Palestinian Prime Minister Salam Fayyad – well regarded among international donors and Western supporters of the Palestinian Authority (PA) – tendered his resignation Saturday, saying he will leave office by the end of March.
The surprise move threatens to scuttle hopes within the Obama administration of having Mr. Fayyad head a new national unity government of Hamas and Fatah Party rivals that would be held together by technocrats above the political fray.
Others say Fayyad is stepping aside to make way for a new Palestinian government and will return to politics after a deal is struck between the Islamists of Hamas and the secular nationalists of Fatah.
Fayyad has come under increasing pressure from both sides of the Palestinian divide to step down in order to enable progress in reconciliation talks, set to resume on Tuesday in Cairo.

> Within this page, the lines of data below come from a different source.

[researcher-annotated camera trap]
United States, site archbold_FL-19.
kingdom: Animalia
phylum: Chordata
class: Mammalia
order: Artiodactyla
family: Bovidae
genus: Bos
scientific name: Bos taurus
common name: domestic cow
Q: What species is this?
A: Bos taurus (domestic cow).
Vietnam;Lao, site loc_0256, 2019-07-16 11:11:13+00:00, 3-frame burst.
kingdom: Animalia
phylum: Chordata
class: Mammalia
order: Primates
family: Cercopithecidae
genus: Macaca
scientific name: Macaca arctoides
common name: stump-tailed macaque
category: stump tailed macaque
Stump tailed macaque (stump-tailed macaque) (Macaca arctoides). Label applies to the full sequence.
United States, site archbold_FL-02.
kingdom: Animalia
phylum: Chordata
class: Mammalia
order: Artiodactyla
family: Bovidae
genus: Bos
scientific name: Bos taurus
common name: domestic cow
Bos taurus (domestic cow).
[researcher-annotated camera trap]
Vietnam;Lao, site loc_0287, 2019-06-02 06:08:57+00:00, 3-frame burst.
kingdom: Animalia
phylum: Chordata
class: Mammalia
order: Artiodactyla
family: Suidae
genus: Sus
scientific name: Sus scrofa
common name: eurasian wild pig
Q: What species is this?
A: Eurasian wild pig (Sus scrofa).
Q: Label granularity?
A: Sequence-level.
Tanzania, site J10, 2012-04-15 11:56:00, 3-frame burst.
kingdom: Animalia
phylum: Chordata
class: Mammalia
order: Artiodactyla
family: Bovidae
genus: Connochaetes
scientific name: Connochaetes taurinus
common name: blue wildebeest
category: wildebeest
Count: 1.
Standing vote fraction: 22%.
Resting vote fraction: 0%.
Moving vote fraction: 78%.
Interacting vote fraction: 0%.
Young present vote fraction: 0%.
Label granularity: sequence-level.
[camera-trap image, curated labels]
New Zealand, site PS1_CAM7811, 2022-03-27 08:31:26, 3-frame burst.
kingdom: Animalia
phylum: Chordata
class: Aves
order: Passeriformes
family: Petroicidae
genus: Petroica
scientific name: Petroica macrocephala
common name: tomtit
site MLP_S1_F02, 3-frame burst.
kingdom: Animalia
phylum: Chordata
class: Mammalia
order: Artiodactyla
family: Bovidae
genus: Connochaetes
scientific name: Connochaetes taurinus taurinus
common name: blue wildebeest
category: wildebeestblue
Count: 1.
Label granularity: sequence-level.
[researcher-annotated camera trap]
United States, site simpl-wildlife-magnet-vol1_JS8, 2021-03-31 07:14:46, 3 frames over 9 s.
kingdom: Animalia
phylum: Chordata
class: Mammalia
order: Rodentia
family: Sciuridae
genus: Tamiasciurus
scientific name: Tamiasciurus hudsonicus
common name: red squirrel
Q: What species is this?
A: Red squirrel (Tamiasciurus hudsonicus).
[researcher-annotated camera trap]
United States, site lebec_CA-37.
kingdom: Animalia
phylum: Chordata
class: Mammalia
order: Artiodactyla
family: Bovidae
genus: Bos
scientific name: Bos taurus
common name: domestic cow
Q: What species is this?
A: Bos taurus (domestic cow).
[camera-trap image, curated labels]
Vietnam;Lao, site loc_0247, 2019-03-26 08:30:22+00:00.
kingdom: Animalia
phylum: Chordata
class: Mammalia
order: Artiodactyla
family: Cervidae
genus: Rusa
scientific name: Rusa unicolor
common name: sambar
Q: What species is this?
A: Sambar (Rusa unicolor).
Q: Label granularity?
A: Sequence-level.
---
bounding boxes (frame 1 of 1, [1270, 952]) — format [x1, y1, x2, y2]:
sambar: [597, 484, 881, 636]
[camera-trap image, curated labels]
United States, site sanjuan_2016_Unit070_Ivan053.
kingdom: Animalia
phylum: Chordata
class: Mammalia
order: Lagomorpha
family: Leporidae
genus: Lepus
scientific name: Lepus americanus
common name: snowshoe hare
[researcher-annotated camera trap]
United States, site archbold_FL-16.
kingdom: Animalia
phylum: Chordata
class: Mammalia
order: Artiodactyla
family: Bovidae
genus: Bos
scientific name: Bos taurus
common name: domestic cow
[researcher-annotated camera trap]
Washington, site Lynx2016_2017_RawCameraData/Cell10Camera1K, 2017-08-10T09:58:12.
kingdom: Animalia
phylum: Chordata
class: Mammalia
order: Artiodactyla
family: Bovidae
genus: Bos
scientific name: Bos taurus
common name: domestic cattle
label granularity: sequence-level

Fayyad, a former World Bank official, is not affiliated with either of the two main Palestinian political movements. Even though he was chosen as prime minister less than two years ago by PA President Mahmoud Abbas, Fayyad is not a member of Fatah – the mainstream faction of the PLO. As such, according to many observers, he was loath to play its game of paying salaries for patronage.
Fayyad's resignation raises the stakes on the reconciliation talks between Fatah and Hamas, the latest round of which were set in motion by the Gaza war.